Interpretable MOOC dropout prediction using different Ensemble Methods and XAI
Abstract
Massive open online course (MOOC) has been around for a while, but started to
gain traction since 2012 when Coursera was established. MOOCs use pre-recorded
lectures and scheduled weekly tests to provide content and access to students over
the internet. Even though there was a high expectation that it would revolutionize
the education system, due to the mode of one-way content delivery, the goal was
too far-fetched. The flexibility in deadlines and no restrictions of classroom exams
meant students were not bound to finish on time. Hence, most students did not finish
the course and dropped out. The dataset used in our research was the KDDCUP
2015 dataset, which was publicly available by the organizers of XuetangX platform.

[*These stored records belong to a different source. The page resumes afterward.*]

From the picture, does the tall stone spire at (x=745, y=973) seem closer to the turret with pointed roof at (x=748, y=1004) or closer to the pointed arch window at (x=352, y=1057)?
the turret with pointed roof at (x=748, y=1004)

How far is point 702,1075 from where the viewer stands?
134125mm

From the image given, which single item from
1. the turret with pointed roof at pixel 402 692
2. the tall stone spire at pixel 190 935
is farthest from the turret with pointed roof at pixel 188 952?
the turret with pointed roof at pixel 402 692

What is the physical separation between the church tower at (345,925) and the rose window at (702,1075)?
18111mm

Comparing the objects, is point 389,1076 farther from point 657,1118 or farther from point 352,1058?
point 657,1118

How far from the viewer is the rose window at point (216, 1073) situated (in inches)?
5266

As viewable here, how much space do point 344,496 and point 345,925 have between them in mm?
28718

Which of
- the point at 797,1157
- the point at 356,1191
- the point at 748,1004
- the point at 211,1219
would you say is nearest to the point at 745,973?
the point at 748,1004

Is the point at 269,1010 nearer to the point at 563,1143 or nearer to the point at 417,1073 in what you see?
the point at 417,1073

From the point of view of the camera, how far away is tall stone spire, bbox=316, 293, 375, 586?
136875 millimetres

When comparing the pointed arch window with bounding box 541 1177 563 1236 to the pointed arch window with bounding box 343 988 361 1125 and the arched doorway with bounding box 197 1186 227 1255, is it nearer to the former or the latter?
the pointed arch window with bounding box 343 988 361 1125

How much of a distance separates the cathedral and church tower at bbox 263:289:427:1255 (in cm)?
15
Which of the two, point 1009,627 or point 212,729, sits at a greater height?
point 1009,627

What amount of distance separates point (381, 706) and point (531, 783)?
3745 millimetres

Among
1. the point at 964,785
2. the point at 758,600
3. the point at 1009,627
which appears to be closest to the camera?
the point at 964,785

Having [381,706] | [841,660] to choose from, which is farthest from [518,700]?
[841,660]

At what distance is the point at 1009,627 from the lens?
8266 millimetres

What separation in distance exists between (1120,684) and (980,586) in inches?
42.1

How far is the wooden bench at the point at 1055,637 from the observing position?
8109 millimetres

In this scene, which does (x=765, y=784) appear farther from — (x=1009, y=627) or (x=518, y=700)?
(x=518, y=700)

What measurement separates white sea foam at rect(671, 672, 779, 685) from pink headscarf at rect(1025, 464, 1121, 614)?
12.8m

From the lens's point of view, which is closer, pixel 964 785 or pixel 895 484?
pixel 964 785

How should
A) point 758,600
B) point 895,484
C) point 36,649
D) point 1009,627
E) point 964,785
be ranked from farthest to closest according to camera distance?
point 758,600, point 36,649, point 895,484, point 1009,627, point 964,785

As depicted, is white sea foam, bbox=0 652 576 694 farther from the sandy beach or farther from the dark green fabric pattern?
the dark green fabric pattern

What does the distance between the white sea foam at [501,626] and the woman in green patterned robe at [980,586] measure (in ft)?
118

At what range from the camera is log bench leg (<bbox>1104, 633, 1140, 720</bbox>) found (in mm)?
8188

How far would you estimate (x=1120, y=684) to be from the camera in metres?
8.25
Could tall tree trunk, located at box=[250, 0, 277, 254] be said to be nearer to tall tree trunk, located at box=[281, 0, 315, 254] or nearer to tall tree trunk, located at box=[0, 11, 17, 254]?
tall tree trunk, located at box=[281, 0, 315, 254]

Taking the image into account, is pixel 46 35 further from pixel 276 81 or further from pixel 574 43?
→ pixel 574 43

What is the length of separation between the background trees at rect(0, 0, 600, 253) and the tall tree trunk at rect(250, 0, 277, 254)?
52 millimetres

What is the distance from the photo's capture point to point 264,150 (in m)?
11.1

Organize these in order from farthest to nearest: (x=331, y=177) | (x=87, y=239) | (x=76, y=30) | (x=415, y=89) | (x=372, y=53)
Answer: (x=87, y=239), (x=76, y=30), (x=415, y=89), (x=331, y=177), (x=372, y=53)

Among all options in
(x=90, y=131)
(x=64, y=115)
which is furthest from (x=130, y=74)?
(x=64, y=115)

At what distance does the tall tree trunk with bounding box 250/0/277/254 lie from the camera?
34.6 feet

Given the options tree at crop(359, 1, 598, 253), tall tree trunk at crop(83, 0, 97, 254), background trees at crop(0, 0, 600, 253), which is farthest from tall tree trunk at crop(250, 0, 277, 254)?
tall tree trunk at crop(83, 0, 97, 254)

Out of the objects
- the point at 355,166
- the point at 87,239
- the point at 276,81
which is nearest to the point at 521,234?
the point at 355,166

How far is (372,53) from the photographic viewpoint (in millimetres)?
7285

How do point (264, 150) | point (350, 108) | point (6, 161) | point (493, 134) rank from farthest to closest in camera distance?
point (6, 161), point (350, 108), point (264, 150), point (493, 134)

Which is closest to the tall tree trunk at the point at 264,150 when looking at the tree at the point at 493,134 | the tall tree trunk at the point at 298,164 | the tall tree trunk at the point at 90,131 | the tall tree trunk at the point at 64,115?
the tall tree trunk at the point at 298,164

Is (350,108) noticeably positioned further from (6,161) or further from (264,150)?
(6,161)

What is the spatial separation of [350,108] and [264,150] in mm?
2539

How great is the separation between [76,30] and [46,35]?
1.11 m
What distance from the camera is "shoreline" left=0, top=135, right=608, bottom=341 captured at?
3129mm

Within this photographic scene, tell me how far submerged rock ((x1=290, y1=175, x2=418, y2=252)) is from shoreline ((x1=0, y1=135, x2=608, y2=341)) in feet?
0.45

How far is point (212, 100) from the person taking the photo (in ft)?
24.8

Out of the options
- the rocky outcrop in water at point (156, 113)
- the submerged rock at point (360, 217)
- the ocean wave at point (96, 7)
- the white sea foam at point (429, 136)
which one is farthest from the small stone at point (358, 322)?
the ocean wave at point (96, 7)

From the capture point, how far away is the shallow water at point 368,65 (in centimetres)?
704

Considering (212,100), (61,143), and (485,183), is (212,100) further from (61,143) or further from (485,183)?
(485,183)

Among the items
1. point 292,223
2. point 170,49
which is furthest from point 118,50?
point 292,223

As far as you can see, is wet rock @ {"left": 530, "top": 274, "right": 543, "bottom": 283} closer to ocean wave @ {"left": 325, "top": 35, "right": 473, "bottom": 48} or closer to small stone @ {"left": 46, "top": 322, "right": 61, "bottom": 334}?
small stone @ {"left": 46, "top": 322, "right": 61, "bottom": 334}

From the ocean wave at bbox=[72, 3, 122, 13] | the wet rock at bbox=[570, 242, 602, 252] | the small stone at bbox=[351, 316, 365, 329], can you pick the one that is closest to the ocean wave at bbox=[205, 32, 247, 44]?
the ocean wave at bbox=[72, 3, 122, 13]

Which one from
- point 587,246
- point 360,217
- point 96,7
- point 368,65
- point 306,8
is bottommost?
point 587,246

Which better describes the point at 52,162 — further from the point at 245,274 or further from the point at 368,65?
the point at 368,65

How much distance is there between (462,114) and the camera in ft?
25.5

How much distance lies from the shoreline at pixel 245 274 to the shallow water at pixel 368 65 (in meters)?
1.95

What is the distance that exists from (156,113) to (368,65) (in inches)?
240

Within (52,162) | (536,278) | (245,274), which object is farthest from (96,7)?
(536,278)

We used about 12 features namely browser access, navigate, average chapter delays,
server sequential etc to comprehend the possibility of dropout. In this paper, we
aim to predict dropout of a learner so that it can be prevented through manual
interaction. Additionally, we have implemented XAI to interpret our models to
suggest MOOC platforms which feature impact dropout the most. We used different
ensemble learning techniques, namely voting classifier and stacking. Our voting
classifier uses five of our best performing machine learning models. Then we evaluate
the model by using multiple metrics such as precision, recall, F1-score, ROC curve
and AUC score. Finally, we managed to obtain a recall of 97.636% with stacking
and f1-score of 91.603% with hard voting classifier.